シェリエルは僅かに目を大きくして、アルフレッドにユリウスの面影を重ねた。
「ふふ。話が早くて助かります」
「ま、待てシェリエル! どういうことだ。兄上って、お前。まさか棺を開けるつもりか!?」
「はい」
「結界はどうなる! 精霊の力でどうにかなるのか!?」
「なりません。精霊にそのようなことができたなら、すでにノアがどうにかしていたでしょう」
アルフォンスはほとんど反射で喋っていた。
自分だって兄に会いたい。誰でもいいから救ってほしい。それでも、国が滅べば未来はない。
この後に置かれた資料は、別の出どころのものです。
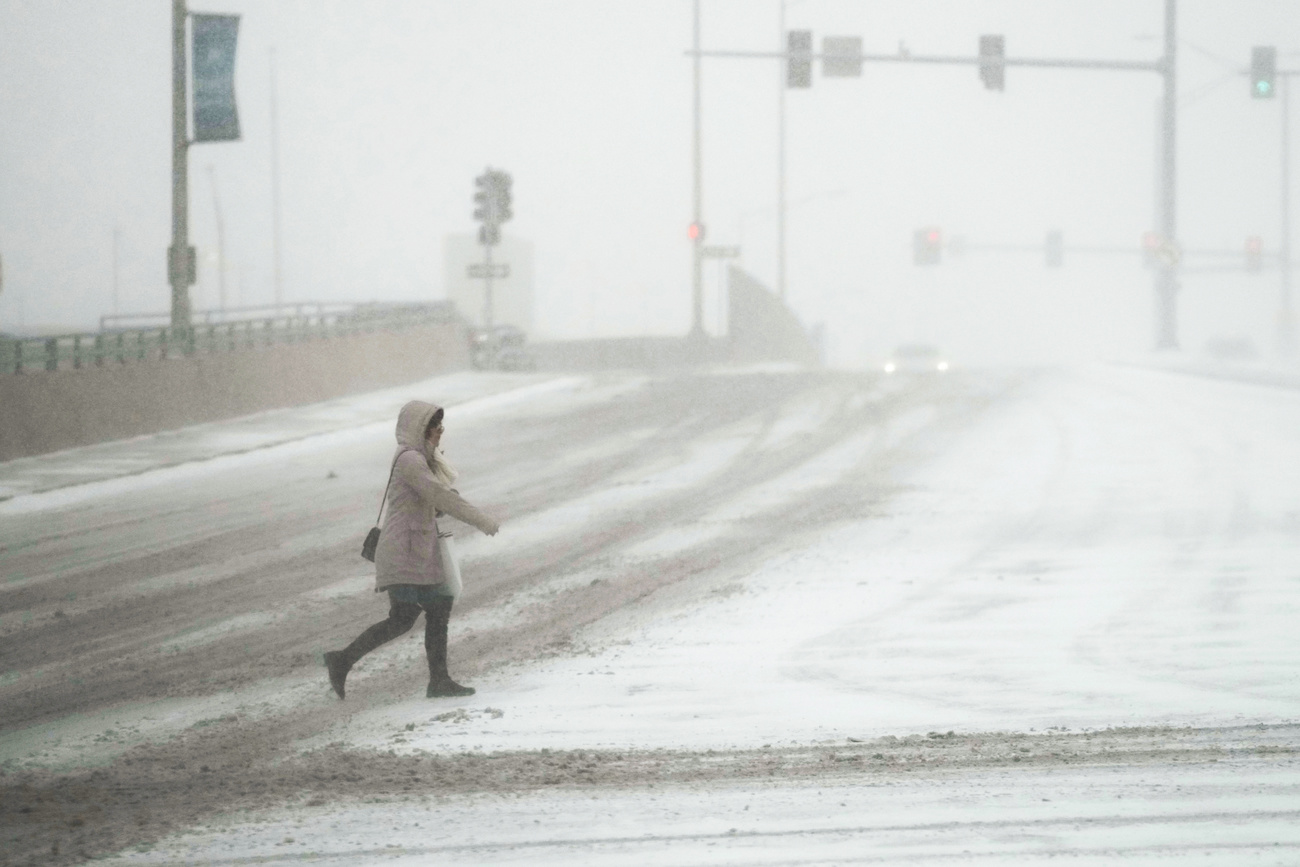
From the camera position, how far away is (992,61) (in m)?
31.7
土地を捨て全国民を他国に逃すにはかなりの年月がかかる。移民受け入れのための根回しや交渉も必要であるし、何割かは移住をあきらめてこの地と共に朽ちるだろう。
自分たちは王族として国の最期を見届けなければならない。どうせ他国は乗っ取りを危惧して王族を受け入れてはくれないから。
「結界を失えば他国にも…… 世界にも影響が出るぞ。そうですよね、陛下」
「ああ。穢れは大陸中央にまで及ぶと聞いている。世界に点在する魔力核が均衡を崩し、緩やかに崩壊に向かうだろう」
魔力の濃い国には同じような魔力核が存在する。
垂れ流している国もあれば、オラステリアのように閉じているところもあり、核から離れるほどに魔力が薄くなっていく。
タリアは隣国でありながら魔力の少ない国である。それは、オラステリアが強力な結界で魔力も穢れも閉じ込めているということだ。
「悪いようには致しません。信じてください」
アルフォンスはグッと拳を握って国王とシェリエルの表情を交互に確かめている。
狂ったディディエを知っているアルフォンスにはとても彼らが善いモノだとは思えなかった。
アルフレッドはオフィーリアのことでシェリエルに特別な恩を感じているため、尊敬する父であってもこの判断が正しいと確信が持てない。
なにより、ベリアルドの「信じてください」ほど信用できないものはない。
「しかしだ。私が目を瞑るのは霊廟を開くことのみ。国が滅ぶならばその責任は取ってもらう」
つまり、ユリウスを解放しても国外逃亡は許さない。必ずこの地で共に滅べ、ということだ。
「はい、もちろんです。どちらにせよ、他国の方が危険な状況となるでしょう」
「シェリエル、どこまで知った?」
「だいたいのことは」
「勝算はあるのだな」
「陛下にお力添えいただけるのであれば」
「よろしい」
アルフレッドはスクと立ち上がり、ディディエと視線を合わせた。
ディディエはニコリと笑うだけで何も言わなかった。